● 原文节选
痞子衡嵌入式：语音处理工具Jays-PySPEECH诞生记（5）- 语音识别实现(SpeechRecognition, PocketSphinx0.1.15)

　　大家好，我是痞子衡，是正经搞技术的痞子。今天痞子衡给大家介绍的是语音处理工具pzh-py-speech诞生之语音识别实现。

　　语音识别是pzh-py-speech的核心功能，pzh-py-speech借助的是SpeechRecognition系统以及CMU Sphinx引擎来实现的语音识别功能，今天痞子衡为大家介绍语音识别在pzh-py-speech中是如何实现的。

一、SpeechRecognition系统简介

　　SpeechRecognition是一套基于python实现语音识别的系统，该系统的设计者为 Anthony Zhang (Uberi)，该库从2014年开始推出，一直持续更新至今，pzh-py-speech使用的是SpeechRecognition 3.8.1。

　　SpeechRecognition系统的官方主页如下：

SpeechRecognition官方主页: https://github.com/Uberi/speech_recognition

SpeechRecognition安装方法: https://pypi.org/project/SpeechRecognition/

　　SpeechRecognition系统自身并没有语音识别功能，其主要是调用第三方语音识别引擎来实现语音识别，SpeechRecognition支持的语音识别引擎非常多，有如下8种：

CMU Sphinx (works offline)

Google Speech Recognition

Google Cloud Speech API

Wit.ai

Microsoft Bing Voice Recognition

Houndify API

IBM Speech to Text

Snowboy Hotword Detection (works offline)

　　不管是选用哪一种语音识别引擎，在SpeechRecognition里调用接口都是一致的，我们以实现音频文件转文字的示例代码 audio_transcribe.py 为例了解SpeechRecognition的用法，截取audio_transcribe.py部分内容如下：

import speech_recognition as sr

# 指定要转换的音频源文件（english.wav）

from os import path

AUDIO_FILE = path.join(path.dirname(path.realpath(__file__)), "english.wav")

# 定义SpeechRecognition对象并获取音频源文件（english.wav）中的数据

r = sr.Recognizer()

with sr.AudioFile(AUDIO_FILE) as source:

    audio = r.record(source)  # read the entire audio file

# 使用CMU Sphinx引擎去识别音频

try:

    print("Sphinx thinks you said " + r.recognize_sphinx(audio))

except sr.UnknownValueError:

    print("Sphinx could not understand audio")

except sr.RequestError as e:

    print("Sphinx error; {0}".format(e))

● 所给资料
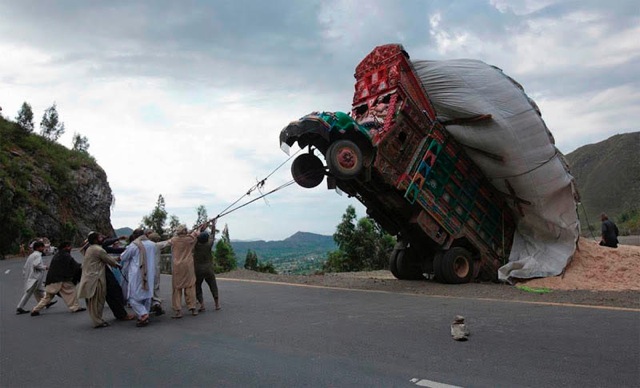 Overloaded truck 118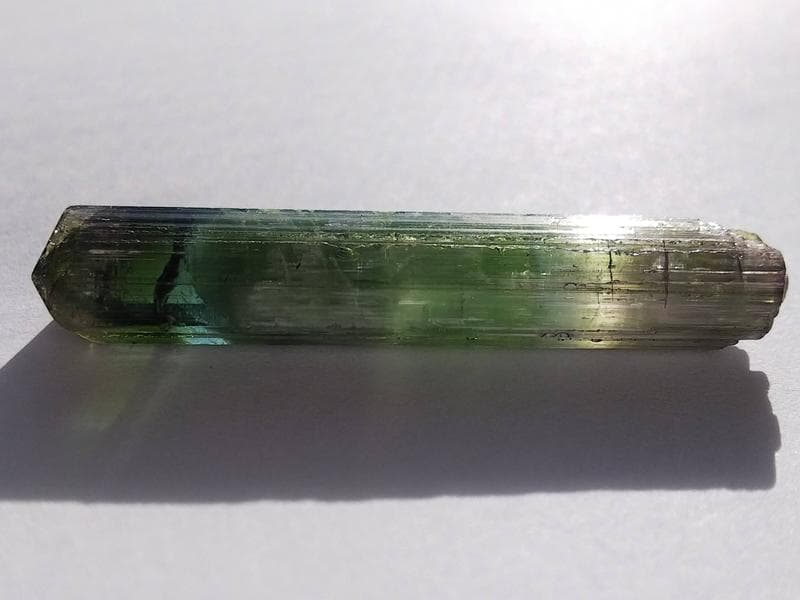 282 マルチカラー トルマリン キャッツアイ ブラジル産 結晶 原石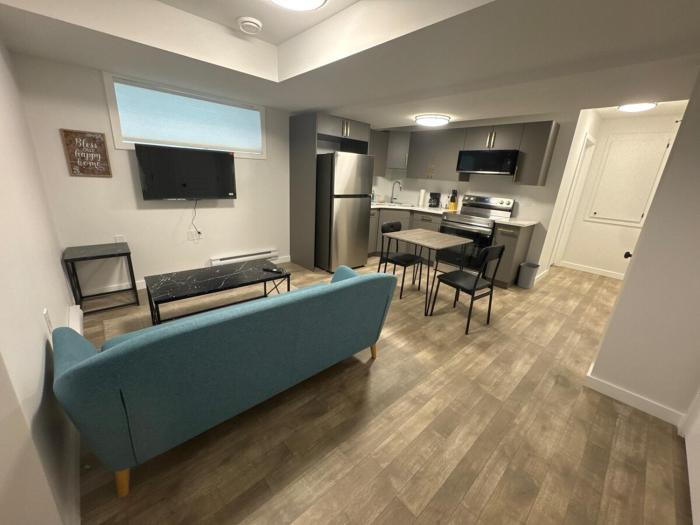 1 bedroom- 1 bath private suit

● 任务要求
把介绍语音识别实现的原文节选中，从“import speech_recognition as”起、到“r = sr.Recognizer()”止的一段，一字不差地抄录下来。 这些资料取自另外的来源。

● 输出结果
import speech_recognition as sr

# 指定要转换的音频源文件（english.wav）

from os import path

AUDIO_FILE = path.join(path.dirname(path.realpath(__file__)), "english.wav")

# 定义SpeechRecognition对象并获取音频源文件（english.wav）中的数据

r = sr.Recognizer()